Instrução 1: Reúna todas as linhas dos registros abaixo que contenham a palavra "window", copiando cada uma sem alterações.

Texto de origem:

-------------------------

Direito Processual Civil. Fixação dos honorários arbitrados no despacho inicial da execução fiscal. Regra do art. 827 do CPC (execução por título extrajudicial). STJ, Segunda Turma, AgInt no AREsp 1.738.784.
Por Flávio Borges
15 de abril de 2022
Processo civil
Cumprimento de sentença e execução
Honorários advocatícios e despesas processuais

Entendimento

Na Execução Fiscal, quando não incluídos como encargo na CDA, os honorários provisórios arbitrados no despacho do juiz que ordena a citação devem observar o percentual estabelecido no art. 827, e não as faixas do art. 85, § 3°, ambos do Código de Processo Civil/2015.
 

Hipótese fática

Em processo de execução fiscal ajuizado pelo Município de Goiânia contra um contribuinte, o TJ/GO entendeu que o juiz deve fixar, já no despacho inicial, honorários advocatícios na cifra de 10% do valor cobrado, na forma do art. 827 do CPC.

Contra esse acórdão o contribuinte interpôs recurso especial (e depois um agravo interno) para defender que a fixação dos honorários no despacho inicial da execução fiscal deveria seguir a regra do art. 85, § 3º, do CPC, que traz as faixas de valores para as causas em que a Fazenda Pública for parte (o que, no caso concreto, por certo levaria a um valor menor de honorários a serem pagos pelo contribuinte).

Fundamentos

A controvérsia decidida pelo STJ dizia respeito a um suposto conflito entre o art. 827 e o art. 85, § 3º, ambos do CPC, relativamente aos honorários advocatícios fixados no despacho inicial de um processo de execução fiscal (processo que é regido pela Lei 6.830/80 e que serve para a cobrança da dívida ativa tributária ou não tributária da Fazenda Pública).

Esse suposto conflito exigiu do STJ a definição de qual norma se apresenta com caráter especial: o art. 827 do CPC, que serve para as execuções por títulos executivos extrajudiciais, e que coloca o montante dos honorários em 10% do valor executado, ou a regra do art. 85, § 3º, do CPC, que é dirigido especificamente para a Fazenda Pública, com o estabelecimento de uma faixa gradativa de honorários, de acordo com o valor da condenação.

A Segunda Turma do STJ entendeu que o art. 827 do CPC deve ser visto como uma norma especial em relação ao art. 85, § 3º, do mesmo Código.

-------------------------

Itens de um conjunto de dados
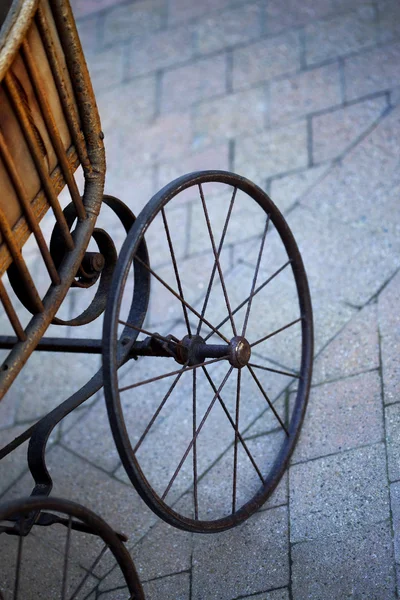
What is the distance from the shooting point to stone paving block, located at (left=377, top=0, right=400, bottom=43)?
3.38 metres

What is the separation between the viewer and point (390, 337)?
2385mm

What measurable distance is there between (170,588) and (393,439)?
0.66 metres

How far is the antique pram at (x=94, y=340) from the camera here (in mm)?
1562

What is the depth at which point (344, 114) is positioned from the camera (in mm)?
3174

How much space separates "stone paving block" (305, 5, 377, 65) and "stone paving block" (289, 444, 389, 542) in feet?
6.25

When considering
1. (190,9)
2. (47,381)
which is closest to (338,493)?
(47,381)

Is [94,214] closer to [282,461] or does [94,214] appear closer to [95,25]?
[282,461]

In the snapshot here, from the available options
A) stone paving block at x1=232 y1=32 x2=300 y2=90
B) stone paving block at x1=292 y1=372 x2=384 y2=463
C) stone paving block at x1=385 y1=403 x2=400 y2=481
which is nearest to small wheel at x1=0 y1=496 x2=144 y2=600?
stone paving block at x1=292 y1=372 x2=384 y2=463

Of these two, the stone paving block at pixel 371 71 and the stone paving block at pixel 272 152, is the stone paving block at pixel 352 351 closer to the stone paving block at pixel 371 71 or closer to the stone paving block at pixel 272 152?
the stone paving block at pixel 272 152

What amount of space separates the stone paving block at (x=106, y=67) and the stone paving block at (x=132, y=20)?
9cm

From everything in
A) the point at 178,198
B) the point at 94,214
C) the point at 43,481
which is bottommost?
the point at 178,198

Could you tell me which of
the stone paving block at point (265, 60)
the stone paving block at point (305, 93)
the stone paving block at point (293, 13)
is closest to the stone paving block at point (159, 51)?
the stone paving block at point (265, 60)

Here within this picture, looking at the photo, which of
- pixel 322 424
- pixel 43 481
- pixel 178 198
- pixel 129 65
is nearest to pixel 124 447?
pixel 43 481

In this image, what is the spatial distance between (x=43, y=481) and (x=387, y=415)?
92 centimetres
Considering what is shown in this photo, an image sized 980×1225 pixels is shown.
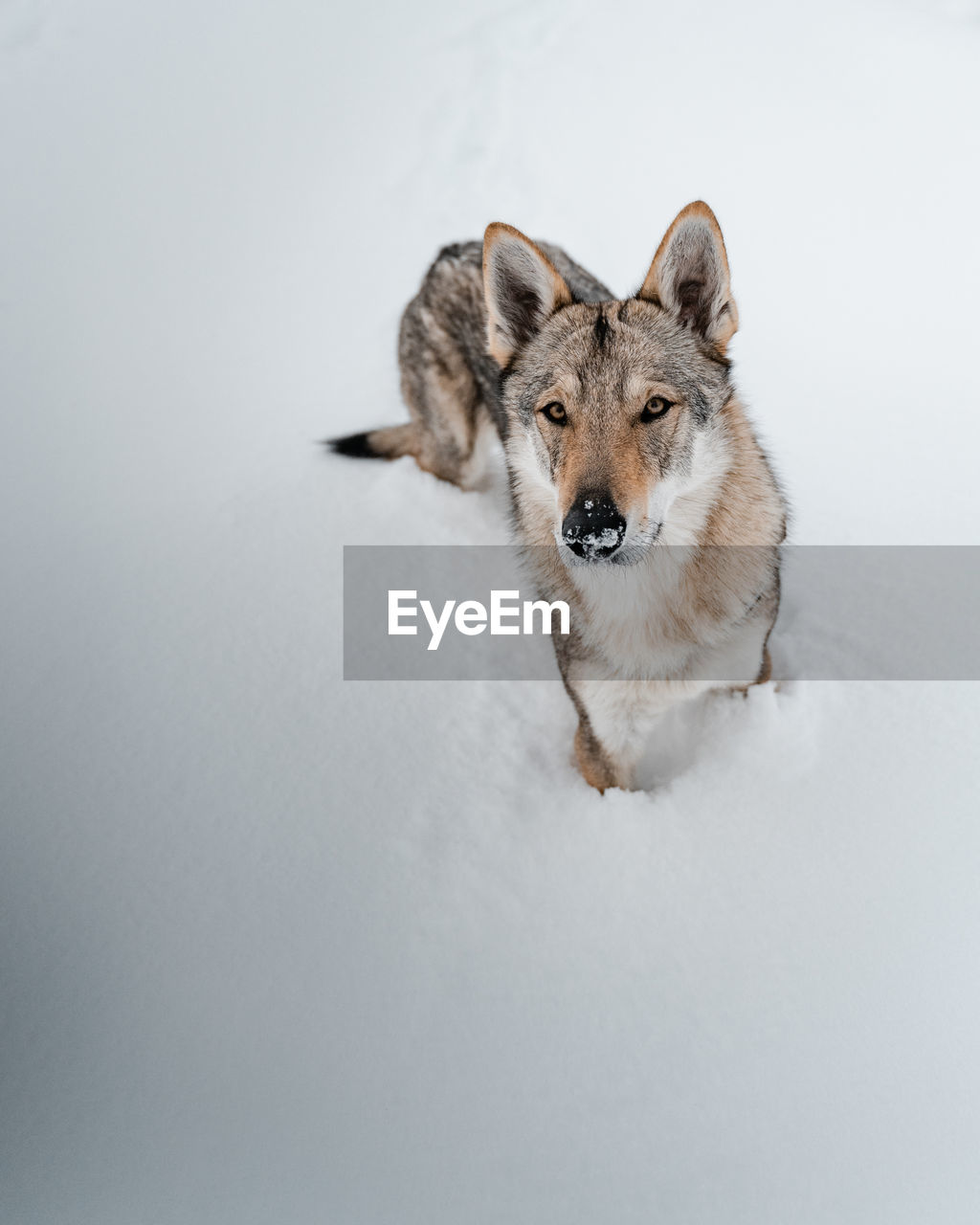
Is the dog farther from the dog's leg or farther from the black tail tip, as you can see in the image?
the black tail tip

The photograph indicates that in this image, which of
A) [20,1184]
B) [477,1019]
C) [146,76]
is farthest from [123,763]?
[146,76]

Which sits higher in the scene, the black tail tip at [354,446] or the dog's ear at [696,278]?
the dog's ear at [696,278]

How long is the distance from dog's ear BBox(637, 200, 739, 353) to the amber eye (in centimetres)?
41

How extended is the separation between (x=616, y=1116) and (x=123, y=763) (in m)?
1.78

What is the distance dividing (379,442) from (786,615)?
1.84m

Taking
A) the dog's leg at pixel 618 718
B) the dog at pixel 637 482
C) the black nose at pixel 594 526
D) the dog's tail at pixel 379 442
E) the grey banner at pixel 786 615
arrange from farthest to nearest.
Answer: the dog's tail at pixel 379 442, the grey banner at pixel 786 615, the dog's leg at pixel 618 718, the dog at pixel 637 482, the black nose at pixel 594 526

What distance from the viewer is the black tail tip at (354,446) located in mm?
3242

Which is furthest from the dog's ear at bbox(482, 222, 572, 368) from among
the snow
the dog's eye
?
the snow

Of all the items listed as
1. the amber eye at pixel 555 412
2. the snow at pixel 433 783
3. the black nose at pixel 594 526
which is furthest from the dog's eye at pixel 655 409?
the snow at pixel 433 783

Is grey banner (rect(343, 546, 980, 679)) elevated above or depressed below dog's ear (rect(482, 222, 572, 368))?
below

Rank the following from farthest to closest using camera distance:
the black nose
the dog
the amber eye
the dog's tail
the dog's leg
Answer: the dog's tail → the dog's leg → the amber eye → the dog → the black nose

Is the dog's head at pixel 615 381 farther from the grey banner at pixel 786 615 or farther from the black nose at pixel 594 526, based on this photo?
the grey banner at pixel 786 615

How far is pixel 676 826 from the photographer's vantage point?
2.15 meters

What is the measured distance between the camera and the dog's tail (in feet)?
10.6
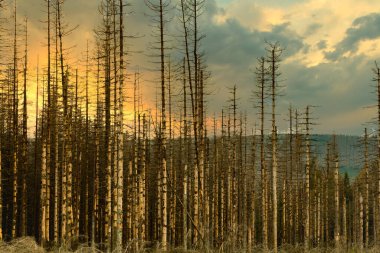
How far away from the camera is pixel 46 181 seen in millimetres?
23031

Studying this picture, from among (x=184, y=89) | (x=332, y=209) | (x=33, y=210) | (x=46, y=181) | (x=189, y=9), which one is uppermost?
(x=189, y=9)

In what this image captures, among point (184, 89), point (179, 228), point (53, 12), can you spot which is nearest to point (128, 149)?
point (179, 228)

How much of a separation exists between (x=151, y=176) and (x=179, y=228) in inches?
312

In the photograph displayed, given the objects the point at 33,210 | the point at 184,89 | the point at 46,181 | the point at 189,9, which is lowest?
the point at 33,210

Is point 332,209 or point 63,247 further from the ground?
point 63,247

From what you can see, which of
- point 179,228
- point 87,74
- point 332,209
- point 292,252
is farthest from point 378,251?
point 332,209

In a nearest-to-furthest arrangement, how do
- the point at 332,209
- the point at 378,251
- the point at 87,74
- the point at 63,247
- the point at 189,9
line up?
the point at 63,247, the point at 189,9, the point at 378,251, the point at 87,74, the point at 332,209

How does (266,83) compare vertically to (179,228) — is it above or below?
above

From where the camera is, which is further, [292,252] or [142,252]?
[292,252]

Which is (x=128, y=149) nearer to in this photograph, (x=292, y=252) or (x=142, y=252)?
(x=292, y=252)

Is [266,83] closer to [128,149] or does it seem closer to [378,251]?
[378,251]

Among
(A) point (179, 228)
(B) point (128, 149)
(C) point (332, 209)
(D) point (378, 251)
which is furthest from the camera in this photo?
(C) point (332, 209)

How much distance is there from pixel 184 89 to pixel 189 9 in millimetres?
4950

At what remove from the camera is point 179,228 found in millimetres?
37312
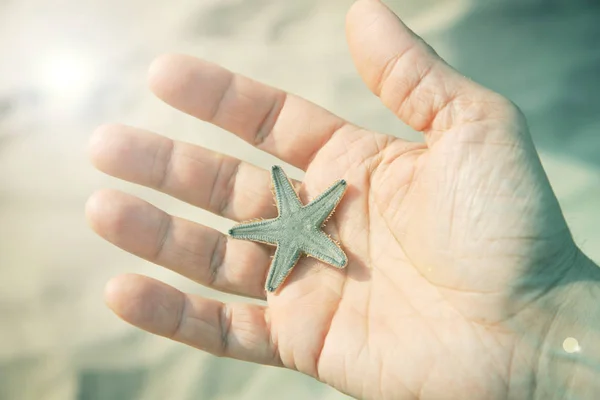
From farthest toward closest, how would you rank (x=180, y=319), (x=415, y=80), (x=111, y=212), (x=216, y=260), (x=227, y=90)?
(x=227, y=90) < (x=216, y=260) < (x=111, y=212) < (x=180, y=319) < (x=415, y=80)

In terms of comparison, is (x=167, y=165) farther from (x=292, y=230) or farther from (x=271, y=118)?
(x=292, y=230)

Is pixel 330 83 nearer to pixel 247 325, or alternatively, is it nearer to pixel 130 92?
pixel 130 92

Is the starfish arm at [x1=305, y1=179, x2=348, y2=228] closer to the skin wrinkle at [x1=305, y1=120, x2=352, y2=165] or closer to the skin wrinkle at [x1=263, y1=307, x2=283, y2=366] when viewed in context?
the skin wrinkle at [x1=305, y1=120, x2=352, y2=165]

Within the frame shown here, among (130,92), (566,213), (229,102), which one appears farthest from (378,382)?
(130,92)

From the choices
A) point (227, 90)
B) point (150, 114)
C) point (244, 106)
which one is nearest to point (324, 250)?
point (244, 106)

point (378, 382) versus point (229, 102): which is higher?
point (229, 102)

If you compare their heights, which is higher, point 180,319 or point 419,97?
point 419,97

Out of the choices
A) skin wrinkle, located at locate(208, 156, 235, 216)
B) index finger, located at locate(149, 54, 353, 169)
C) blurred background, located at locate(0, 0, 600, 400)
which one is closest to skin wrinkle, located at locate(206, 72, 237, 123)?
index finger, located at locate(149, 54, 353, 169)
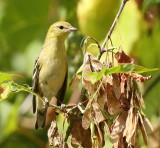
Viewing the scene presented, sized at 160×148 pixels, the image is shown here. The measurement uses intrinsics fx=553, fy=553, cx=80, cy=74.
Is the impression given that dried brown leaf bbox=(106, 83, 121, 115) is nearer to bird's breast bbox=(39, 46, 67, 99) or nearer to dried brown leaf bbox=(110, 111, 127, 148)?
dried brown leaf bbox=(110, 111, 127, 148)

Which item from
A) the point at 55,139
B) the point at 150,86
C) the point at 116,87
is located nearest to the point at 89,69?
the point at 116,87

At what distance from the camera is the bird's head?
423cm

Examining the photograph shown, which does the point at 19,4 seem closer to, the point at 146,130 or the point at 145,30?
the point at 145,30

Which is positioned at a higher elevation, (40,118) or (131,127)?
(131,127)

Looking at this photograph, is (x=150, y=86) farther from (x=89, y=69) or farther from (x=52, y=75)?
(x=89, y=69)

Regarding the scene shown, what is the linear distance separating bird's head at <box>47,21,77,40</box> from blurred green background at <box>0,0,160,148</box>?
0.07 m

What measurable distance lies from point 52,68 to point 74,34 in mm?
362

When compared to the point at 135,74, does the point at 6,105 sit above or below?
below

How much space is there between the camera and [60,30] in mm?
4441

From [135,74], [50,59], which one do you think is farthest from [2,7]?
[135,74]

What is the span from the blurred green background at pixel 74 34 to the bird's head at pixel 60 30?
0.07 meters

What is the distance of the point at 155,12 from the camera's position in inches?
166

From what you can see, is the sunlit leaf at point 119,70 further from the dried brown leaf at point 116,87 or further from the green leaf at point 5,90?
the green leaf at point 5,90

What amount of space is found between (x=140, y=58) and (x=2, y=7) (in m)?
2.18
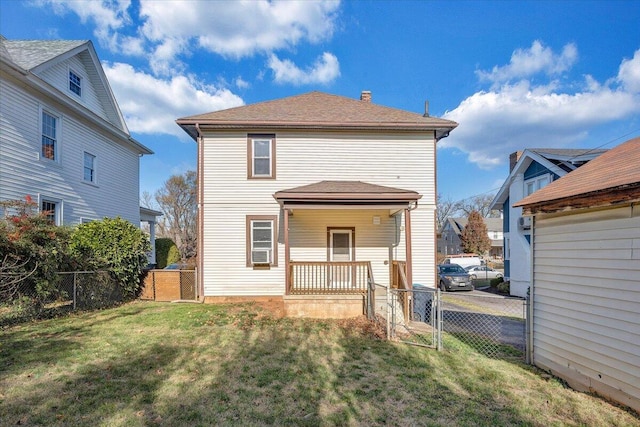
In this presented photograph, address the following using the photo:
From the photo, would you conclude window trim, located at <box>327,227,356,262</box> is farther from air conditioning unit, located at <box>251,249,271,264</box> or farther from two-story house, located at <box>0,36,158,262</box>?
two-story house, located at <box>0,36,158,262</box>

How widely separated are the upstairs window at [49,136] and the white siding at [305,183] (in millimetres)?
6005

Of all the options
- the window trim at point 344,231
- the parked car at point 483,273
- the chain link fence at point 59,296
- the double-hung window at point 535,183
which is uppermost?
the double-hung window at point 535,183

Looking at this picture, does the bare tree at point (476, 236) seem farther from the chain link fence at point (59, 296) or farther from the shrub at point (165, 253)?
the chain link fence at point (59, 296)

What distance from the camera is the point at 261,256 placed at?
32.3 ft

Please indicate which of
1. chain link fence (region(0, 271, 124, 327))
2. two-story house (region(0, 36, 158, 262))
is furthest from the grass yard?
two-story house (region(0, 36, 158, 262))

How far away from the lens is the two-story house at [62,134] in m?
9.48

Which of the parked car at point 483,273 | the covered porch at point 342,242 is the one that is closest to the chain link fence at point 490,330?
the covered porch at point 342,242

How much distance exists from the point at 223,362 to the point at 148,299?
258 inches

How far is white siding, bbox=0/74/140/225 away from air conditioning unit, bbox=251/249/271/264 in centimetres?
749

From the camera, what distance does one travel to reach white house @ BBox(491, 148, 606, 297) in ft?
45.1

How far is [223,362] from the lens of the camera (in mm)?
4992

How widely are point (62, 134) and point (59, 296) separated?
22.6ft

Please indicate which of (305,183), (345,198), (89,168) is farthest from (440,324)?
(89,168)

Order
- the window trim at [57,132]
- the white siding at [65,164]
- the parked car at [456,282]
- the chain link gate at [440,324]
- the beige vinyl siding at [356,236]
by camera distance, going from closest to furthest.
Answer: the chain link gate at [440,324] → the white siding at [65,164] → the beige vinyl siding at [356,236] → the window trim at [57,132] → the parked car at [456,282]
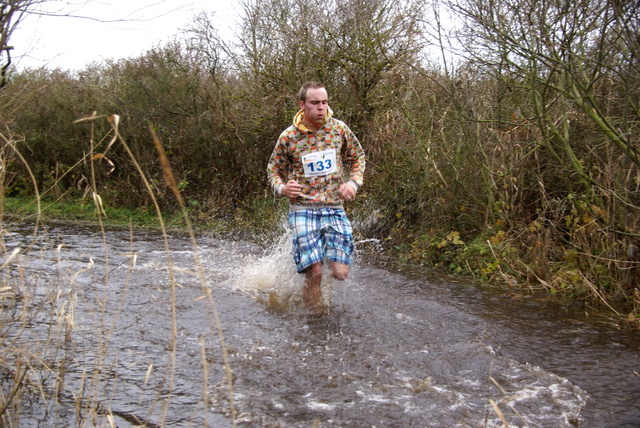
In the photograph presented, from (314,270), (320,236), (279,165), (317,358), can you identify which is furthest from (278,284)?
(317,358)

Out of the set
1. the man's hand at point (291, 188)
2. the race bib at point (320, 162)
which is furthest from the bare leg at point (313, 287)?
the race bib at point (320, 162)

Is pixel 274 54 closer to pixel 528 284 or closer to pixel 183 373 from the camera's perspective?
pixel 528 284

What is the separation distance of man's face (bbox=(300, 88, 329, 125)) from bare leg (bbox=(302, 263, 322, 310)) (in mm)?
1272

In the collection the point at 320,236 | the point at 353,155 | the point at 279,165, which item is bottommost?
the point at 320,236

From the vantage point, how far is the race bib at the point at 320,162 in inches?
211

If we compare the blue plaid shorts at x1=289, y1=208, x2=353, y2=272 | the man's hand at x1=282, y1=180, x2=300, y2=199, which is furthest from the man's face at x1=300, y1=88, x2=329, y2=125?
the blue plaid shorts at x1=289, y1=208, x2=353, y2=272

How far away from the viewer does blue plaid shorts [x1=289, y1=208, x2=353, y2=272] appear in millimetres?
5449

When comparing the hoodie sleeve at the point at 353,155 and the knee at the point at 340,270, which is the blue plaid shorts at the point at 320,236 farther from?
the hoodie sleeve at the point at 353,155

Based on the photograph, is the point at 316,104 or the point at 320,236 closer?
the point at 316,104

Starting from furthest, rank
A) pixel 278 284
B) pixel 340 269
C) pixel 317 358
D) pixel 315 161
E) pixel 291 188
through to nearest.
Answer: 1. pixel 278 284
2. pixel 340 269
3. pixel 315 161
4. pixel 291 188
5. pixel 317 358

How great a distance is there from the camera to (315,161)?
17.6 feet

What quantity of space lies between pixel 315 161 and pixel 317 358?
176 cm

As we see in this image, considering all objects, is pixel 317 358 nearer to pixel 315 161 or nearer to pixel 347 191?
pixel 347 191

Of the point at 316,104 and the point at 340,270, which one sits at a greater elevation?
the point at 316,104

-------------------------

Instrução 2: Extraia do texto acima sobre honorários na execução fiscal o trecho que vai de "Por Flávio Borges" até "827 do CPC.", reproduzindo-o fielmente.

Resposta correta 1:
From the photo, would you conclude window trim, located at <box>327,227,356,262</box> is farther from air conditioning unit, located at <box>251,249,271,264</box> or farther from two-story house, located at <box>0,36,158,262</box>?
How widely separated are the upstairs window at [49,136] and the white siding at [305,183] (in millimetres)?
- the window trim at point 344,231
- the double-hung window at point 535,183
the double-hung window at point 535,183
- the window trim at [57,132]
Answer: the chain link gate at [440,324] → the white siding at [65,164] → the beige vinyl siding at [356,236] → the window trim at [57,132] → the parked car at [456,282]

Resposta correta 2:
Por Flávio Borges
15 de abril de 2022
Processo civil
Cumprimento de sentença e execução
Honorários advocatícios e despesas processuais

Entendimento

Na Execução Fiscal, quando não incluídos como encargo na CDA, os honorários provisórios arbitrados no despacho do juiz que ordena a citação devem observar o percentual estabelecido no art. 827, e não as faixas do art. 85, § 3°, ambos do Código de Processo Civil/2015.
 

Hipótese fática

Em processo de execução fiscal ajuizado pelo Município de Goiânia contra um contribuinte, o TJ/GO entendeu que o juiz deve fixar, já no despacho inicial, honorários advocatícios na cifra de 10% do valor cobrado, na forma do art. 827 do CPC.